▶ **STATED TASK**: Please reproduce every record, keeping each one exactly as written.

▶ **DATA FOR THIS EXERCISE**:
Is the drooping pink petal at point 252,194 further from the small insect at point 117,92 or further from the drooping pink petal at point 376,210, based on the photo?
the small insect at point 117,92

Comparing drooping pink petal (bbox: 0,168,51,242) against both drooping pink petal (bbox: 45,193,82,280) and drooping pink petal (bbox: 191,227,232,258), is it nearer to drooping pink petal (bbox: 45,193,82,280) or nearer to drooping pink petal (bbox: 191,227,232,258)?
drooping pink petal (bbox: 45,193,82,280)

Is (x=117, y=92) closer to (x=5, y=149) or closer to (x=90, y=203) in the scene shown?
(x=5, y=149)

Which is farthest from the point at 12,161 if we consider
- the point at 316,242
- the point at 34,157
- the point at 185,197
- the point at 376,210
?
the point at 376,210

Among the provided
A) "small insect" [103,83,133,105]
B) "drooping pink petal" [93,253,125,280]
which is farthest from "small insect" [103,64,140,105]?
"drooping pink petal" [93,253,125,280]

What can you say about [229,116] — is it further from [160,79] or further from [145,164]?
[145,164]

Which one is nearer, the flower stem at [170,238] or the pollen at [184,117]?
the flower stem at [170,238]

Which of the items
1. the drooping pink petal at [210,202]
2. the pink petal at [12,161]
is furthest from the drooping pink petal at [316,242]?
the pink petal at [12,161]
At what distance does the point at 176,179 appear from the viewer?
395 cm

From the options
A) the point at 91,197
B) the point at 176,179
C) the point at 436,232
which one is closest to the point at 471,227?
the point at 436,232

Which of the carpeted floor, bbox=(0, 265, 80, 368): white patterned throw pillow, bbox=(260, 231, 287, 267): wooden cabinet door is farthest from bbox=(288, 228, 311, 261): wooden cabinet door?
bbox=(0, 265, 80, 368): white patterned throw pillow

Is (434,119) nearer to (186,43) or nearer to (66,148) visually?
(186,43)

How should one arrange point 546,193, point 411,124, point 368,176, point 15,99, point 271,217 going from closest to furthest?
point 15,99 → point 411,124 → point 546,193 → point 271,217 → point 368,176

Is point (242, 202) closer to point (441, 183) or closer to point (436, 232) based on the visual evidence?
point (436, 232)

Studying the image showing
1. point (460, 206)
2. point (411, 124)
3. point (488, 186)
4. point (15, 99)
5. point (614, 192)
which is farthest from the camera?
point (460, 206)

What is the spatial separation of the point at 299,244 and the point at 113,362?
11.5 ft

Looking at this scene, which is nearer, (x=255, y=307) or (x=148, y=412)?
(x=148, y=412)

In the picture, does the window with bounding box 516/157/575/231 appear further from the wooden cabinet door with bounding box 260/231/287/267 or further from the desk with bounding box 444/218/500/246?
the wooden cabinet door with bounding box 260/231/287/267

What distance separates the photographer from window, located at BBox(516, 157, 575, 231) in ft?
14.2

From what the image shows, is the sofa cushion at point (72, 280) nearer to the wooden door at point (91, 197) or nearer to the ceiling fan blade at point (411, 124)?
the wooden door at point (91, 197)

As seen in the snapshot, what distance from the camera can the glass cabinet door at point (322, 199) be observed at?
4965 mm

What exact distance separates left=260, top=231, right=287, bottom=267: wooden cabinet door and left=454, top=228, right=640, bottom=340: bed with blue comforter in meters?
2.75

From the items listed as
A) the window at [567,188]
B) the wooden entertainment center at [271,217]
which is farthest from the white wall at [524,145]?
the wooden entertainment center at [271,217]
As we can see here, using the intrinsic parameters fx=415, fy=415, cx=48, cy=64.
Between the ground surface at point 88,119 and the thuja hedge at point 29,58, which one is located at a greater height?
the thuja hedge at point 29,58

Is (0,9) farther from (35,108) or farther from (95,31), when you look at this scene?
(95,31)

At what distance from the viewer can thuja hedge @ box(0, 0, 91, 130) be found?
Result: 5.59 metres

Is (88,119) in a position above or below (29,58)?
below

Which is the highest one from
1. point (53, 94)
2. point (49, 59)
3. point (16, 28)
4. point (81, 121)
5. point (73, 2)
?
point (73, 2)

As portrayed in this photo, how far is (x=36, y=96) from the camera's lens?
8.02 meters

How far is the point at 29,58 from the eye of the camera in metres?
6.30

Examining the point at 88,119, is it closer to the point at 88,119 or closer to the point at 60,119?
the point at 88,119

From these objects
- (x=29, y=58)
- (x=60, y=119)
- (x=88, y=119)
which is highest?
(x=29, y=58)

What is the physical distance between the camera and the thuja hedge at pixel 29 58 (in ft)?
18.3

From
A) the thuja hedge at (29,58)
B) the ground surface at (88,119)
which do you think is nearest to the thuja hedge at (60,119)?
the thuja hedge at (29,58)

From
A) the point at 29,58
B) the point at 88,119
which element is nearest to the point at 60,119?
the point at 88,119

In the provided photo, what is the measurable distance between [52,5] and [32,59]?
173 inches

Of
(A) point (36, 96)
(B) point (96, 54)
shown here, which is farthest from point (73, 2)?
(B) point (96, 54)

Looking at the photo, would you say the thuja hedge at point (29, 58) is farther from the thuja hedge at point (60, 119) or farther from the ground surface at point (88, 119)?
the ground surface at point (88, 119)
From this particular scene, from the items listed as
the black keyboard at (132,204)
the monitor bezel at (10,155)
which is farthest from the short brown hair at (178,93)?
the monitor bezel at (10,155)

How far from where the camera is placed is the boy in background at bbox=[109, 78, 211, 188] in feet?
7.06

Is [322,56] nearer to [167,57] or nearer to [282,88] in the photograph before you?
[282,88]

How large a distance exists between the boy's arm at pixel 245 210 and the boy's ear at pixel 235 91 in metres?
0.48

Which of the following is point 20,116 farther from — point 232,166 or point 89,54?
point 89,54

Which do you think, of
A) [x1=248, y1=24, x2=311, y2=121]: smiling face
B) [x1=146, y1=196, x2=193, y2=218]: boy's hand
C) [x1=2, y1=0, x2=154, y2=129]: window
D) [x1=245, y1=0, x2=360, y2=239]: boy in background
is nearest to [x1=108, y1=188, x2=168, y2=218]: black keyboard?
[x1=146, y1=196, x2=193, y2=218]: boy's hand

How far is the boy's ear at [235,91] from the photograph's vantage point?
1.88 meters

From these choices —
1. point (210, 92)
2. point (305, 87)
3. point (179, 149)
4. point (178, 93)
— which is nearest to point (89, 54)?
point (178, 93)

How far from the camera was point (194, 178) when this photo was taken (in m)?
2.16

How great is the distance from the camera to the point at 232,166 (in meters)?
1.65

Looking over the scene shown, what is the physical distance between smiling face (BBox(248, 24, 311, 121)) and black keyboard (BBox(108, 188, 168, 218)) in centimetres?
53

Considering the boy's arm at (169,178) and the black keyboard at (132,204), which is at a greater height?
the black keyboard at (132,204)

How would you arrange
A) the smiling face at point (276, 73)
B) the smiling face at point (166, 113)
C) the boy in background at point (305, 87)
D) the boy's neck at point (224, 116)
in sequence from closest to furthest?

▶ **EXERCISE ANSWER**:
Is the drooping pink petal at point 252,194 further from the small insect at point 117,92 or further from the drooping pink petal at point 376,210, based on the photo?
the small insect at point 117,92

Comparing drooping pink petal (bbox: 0,168,51,242) against both drooping pink petal (bbox: 45,193,82,280) and drooping pink petal (bbox: 191,227,232,258), is it nearer to drooping pink petal (bbox: 45,193,82,280) or nearer to drooping pink petal (bbox: 191,227,232,258)?
drooping pink petal (bbox: 45,193,82,280)

Is (x=117, y=92) closer to (x=5, y=149) or closer to (x=90, y=203) in the scene shown?
(x=5, y=149)

Which is farthest from the point at 12,161 if we consider
- the point at 316,242
- the point at 34,157
- the point at 185,197
- the point at 376,210
?
the point at 376,210

Among the provided
A) "small insect" [103,83,133,105]
B) "drooping pink petal" [93,253,125,280]
which is farthest from "small insect" [103,64,140,105]?
"drooping pink petal" [93,253,125,280]

What can you say about [229,116] — is it further from [160,79] or further from [145,164]?
[145,164]

Which one is nearer, the flower stem at [170,238] or the pollen at [184,117]?
the flower stem at [170,238]

Which of the items
1. the drooping pink petal at [210,202]
2. the pink petal at [12,161]
is furthest from the drooping pink petal at [316,242]?
the pink petal at [12,161]
At what distance does the point at 176,179 appear from the viewer?
395 cm

From the options
A) the point at 91,197
B) the point at 176,179
C) the point at 436,232
which one is closest to the point at 471,227?
the point at 436,232

Which of the carpeted floor, bbox=(0, 265, 80, 368): white patterned throw pillow, bbox=(260, 231, 287, 267): wooden cabinet door is farthest from bbox=(288, 228, 311, 261): wooden cabinet door?
bbox=(0, 265, 80, 368): white patterned throw pillow

Is (434,119) nearer to (186,43) or nearer to (66,148) visually?
(186,43)

How should one arrange point 546,193, point 411,124, point 368,176, point 15,99, point 271,217 going from closest to furthest?
point 15,99 → point 411,124 → point 546,193 → point 271,217 → point 368,176

Is point (242, 202) closer to point (441, 183) or closer to point (436, 232) based on the visual evidence?
point (436, 232)

Studying the image showing
1. point (460, 206)
2. point (411, 124)
3. point (488, 186)
4. point (15, 99)
5. point (614, 192)
which is farthest from the camera?
point (460, 206)

What is the spatial separation of the point at 299,244 and the point at 113,362?
11.5 ft

Looking at this scene, which is nearer, (x=255, y=307) or (x=148, y=412)?
(x=148, y=412)

In the picture, does the window with bounding box 516/157/575/231 appear further from the wooden cabinet door with bounding box 260/231/287/267 or further from the desk with bounding box 444/218/500/246?
the wooden cabinet door with bounding box 260/231/287/267

What distance separates the photographer from window, located at BBox(516, 157, 575, 231) in ft?
14.2

From what the image shows, is the sofa cushion at point (72, 280) nearer to the wooden door at point (91, 197) or nearer to the ceiling fan blade at point (411, 124)?
the wooden door at point (91, 197)

As seen in the snapshot, what distance from the camera can the glass cabinet door at point (322, 199) be observed at?
4965 mm

What exact distance separates left=260, top=231, right=287, bottom=267: wooden cabinet door and left=454, top=228, right=640, bottom=340: bed with blue comforter in meters?
2.75

From the items listed as
A) the window at [567,188]
B) the wooden entertainment center at [271,217]
which is farthest from the white wall at [524,145]?
the wooden entertainment center at [271,217]
As we can see here, using the intrinsic parameters fx=415, fy=415, cx=48, cy=64.
Between the ground surface at point 88,119 and the thuja hedge at point 29,58, which one is located at a greater height?
the thuja hedge at point 29,58

Is (0,9) farther from (35,108) or farther from (95,31), when you look at this scene?
(95,31)

At what distance from the viewer can thuja hedge @ box(0, 0, 91, 130) be found?
Result: 5.59 metres

Is (88,119) in a position above or below (29,58)?
below

Which is the highest one from
1. point (53, 94)
2. point (49, 59)
3. point (16, 28)
4. point (81, 121)
5. point (73, 2)
?
point (73, 2)

As portrayed in this photo, how far is (x=36, y=96) from the camera's lens?
8.02 meters

How far is the point at 29,58 from the eye of the camera in metres?
6.30

Examining the point at 88,119, is it closer to the point at 88,119 or closer to the point at 60,119?
the point at 88,119

From these objects
- (x=29, y=58)
- (x=60, y=119)
- (x=88, y=119)
which is highest?
(x=29, y=58)

What is the physical distance between the camera and the thuja hedge at pixel 29 58 (in ft)?
18.3

From
A) the thuja hedge at (29,58)
B) the ground surface at (88,119)
which do you think is nearest to the thuja hedge at (60,119)?
the thuja hedge at (29,58)

From
A) the point at 29,58
B) the point at 88,119
which element is nearest to the point at 60,119?
the point at 88,119

In the provided photo, what is the measurable distance between [52,5] and [32,59]?
173 inches

Of
(A) point (36, 96)
(B) point (96, 54)
shown here, which is farthest from point (73, 2)?
(B) point (96, 54)

Looking at the photo, would you say the thuja hedge at point (29, 58) is farther from the thuja hedge at point (60, 119) or farther from the ground surface at point (88, 119)?
the ground surface at point (88, 119)
From this particular scene, from the items listed as
the black keyboard at (132,204)
the monitor bezel at (10,155)
which is farthest from the short brown hair at (178,93)?
the monitor bezel at (10,155)

How far from where the camera is placed is the boy in background at bbox=[109, 78, 211, 188] in feet?
7.06

Is [322,56] nearer to [167,57] or nearer to [282,88] in the photograph before you?
[282,88]

How large a distance exists between the boy's arm at pixel 245 210 and the boy's ear at pixel 235 91 in metres?
0.48

Which of the following is point 20,116 farther from — point 232,166 or point 89,54?
point 89,54

Which do you think, of
A) [x1=248, y1=24, x2=311, y2=121]: smiling face
B) [x1=146, y1=196, x2=193, y2=218]: boy's hand
C) [x1=2, y1=0, x2=154, y2=129]: window
D) [x1=245, y1=0, x2=360, y2=239]: boy in background
is nearest to [x1=108, y1=188, x2=168, y2=218]: black keyboard?
[x1=146, y1=196, x2=193, y2=218]: boy's hand

How far is the boy's ear at [235,91] from the photograph's vantage point?
1.88 meters

From these choices —
1. point (210, 92)
2. point (305, 87)
3. point (179, 149)
4. point (178, 93)
— which is nearest to point (89, 54)?
point (178, 93)

How far from the camera was point (194, 178) when this photo was taken (in m)?
2.16

How great is the distance from the camera to the point at 232,166 (in meters)?
1.65

Looking over the scene shown, what is the physical distance between smiling face (BBox(248, 24, 311, 121)) and black keyboard (BBox(108, 188, 168, 218)) in centimetres?
53

Considering the boy's arm at (169,178) and the black keyboard at (132,204), which is at a greater height?
the black keyboard at (132,204)

How would you arrange
A) the smiling face at point (276, 73)
B) the smiling face at point (166, 113)
C) the boy in background at point (305, 87)
D) the boy's neck at point (224, 116)
in sequence from closest to furthest?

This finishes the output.